Each line below with the word "https" needs to be copied.

BEGIN SOURCE DATA

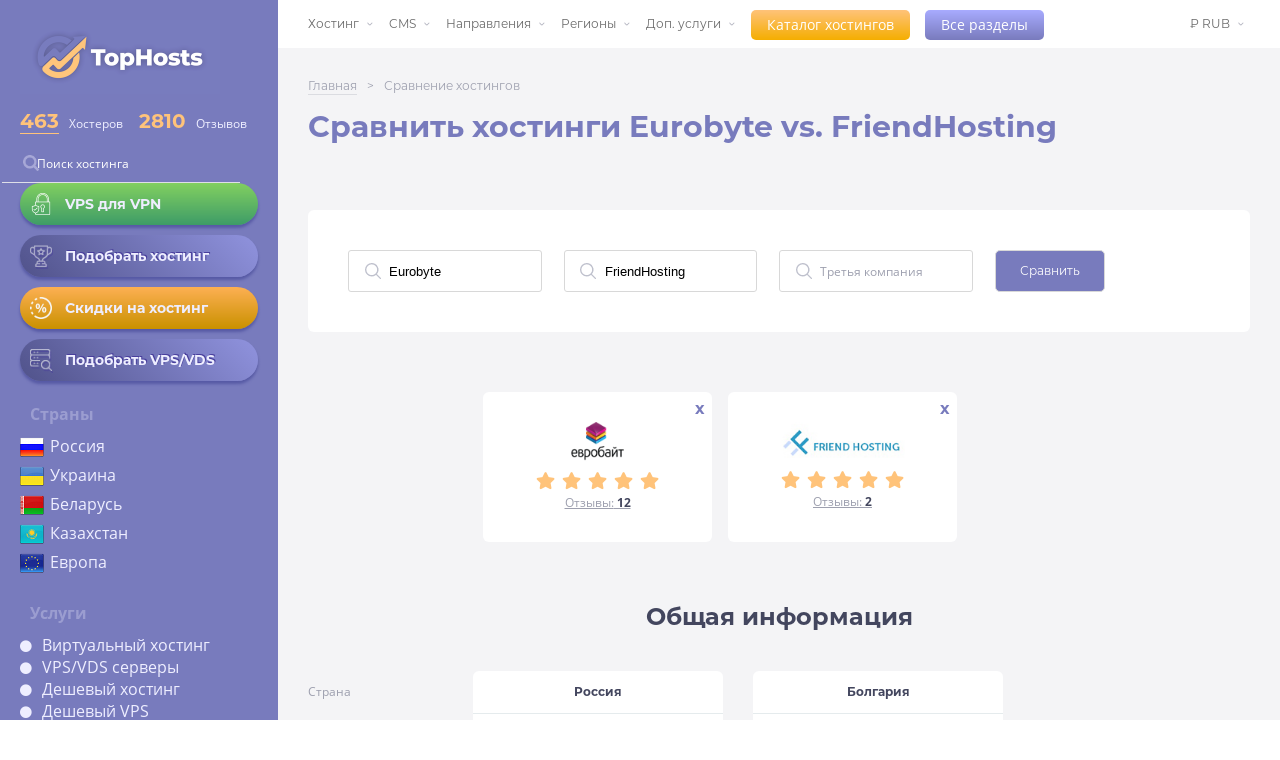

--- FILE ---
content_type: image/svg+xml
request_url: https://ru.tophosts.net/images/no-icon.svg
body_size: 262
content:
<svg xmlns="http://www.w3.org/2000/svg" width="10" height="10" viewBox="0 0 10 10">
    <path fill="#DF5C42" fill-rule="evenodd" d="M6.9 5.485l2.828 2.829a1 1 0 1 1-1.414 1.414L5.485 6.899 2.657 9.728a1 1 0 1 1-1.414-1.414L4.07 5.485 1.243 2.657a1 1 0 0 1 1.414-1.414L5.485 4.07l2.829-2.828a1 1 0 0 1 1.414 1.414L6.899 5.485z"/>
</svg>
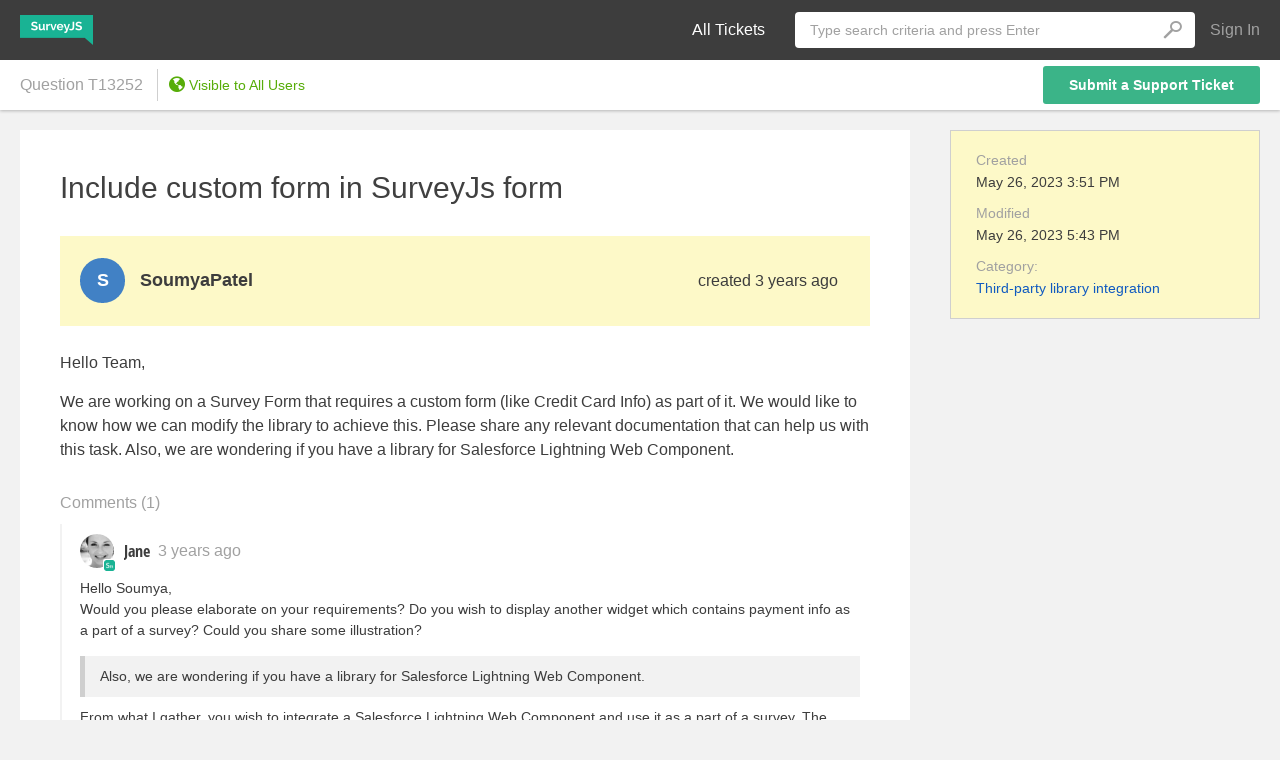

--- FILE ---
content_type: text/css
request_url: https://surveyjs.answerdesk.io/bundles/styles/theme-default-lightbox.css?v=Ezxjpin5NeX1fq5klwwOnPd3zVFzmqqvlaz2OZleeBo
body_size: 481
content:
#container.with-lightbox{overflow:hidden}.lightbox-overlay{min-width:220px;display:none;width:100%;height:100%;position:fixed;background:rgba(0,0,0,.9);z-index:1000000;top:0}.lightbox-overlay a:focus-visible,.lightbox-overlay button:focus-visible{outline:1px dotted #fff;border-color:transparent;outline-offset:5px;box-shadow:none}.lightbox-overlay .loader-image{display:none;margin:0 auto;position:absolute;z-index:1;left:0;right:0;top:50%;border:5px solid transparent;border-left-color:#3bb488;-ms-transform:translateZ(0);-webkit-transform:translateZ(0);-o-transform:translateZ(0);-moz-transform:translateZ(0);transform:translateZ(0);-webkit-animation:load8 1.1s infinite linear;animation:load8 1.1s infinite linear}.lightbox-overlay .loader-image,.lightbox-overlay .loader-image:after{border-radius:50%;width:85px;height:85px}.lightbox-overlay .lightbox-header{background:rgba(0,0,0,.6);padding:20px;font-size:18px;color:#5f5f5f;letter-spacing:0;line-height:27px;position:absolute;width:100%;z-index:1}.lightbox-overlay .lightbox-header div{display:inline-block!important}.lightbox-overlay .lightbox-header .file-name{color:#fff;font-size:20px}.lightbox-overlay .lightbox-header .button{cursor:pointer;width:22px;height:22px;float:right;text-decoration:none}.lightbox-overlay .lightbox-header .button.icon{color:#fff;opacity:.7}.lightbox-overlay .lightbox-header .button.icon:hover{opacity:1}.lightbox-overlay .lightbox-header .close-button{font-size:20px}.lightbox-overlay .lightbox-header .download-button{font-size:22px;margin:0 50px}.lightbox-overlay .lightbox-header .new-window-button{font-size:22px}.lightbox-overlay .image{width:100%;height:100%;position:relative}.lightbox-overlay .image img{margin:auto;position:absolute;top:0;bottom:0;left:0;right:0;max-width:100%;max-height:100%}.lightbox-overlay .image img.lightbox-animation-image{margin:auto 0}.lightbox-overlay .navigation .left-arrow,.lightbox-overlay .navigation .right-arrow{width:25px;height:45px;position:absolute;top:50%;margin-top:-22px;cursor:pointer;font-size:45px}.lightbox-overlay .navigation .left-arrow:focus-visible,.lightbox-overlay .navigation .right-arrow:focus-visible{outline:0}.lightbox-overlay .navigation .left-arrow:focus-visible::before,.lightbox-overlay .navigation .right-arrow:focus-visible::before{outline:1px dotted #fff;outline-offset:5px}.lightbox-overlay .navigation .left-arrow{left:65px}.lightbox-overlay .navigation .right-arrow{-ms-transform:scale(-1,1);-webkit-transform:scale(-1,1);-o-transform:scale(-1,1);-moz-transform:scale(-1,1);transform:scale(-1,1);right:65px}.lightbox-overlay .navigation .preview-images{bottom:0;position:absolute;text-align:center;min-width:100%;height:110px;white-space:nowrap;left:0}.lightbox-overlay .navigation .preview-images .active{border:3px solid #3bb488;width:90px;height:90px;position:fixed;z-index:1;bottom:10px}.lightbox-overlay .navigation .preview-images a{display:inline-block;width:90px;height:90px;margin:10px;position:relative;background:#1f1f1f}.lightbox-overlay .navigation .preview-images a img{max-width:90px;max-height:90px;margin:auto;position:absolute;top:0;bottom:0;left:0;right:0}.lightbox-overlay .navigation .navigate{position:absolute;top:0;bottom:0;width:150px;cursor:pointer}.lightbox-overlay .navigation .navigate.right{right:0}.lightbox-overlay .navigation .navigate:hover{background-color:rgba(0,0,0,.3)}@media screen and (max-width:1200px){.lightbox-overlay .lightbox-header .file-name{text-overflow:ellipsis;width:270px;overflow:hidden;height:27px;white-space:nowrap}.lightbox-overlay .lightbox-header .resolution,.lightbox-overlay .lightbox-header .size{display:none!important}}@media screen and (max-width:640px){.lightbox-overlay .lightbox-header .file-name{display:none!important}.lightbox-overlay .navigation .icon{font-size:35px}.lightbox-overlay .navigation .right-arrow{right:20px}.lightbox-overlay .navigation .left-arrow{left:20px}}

END SOURCE DATA

ANSWER TO THIS PROBLEM:
request_url: https://ru.tophosts.net/images/no-icon.svg
request_url: https://surveyjs.answerdesk.io/bundles/styles/theme-default-lightbox.css?v=Ezxjpin5NeX1fq5klwwOnPd3zVFzmqqvlaz2OZleeBo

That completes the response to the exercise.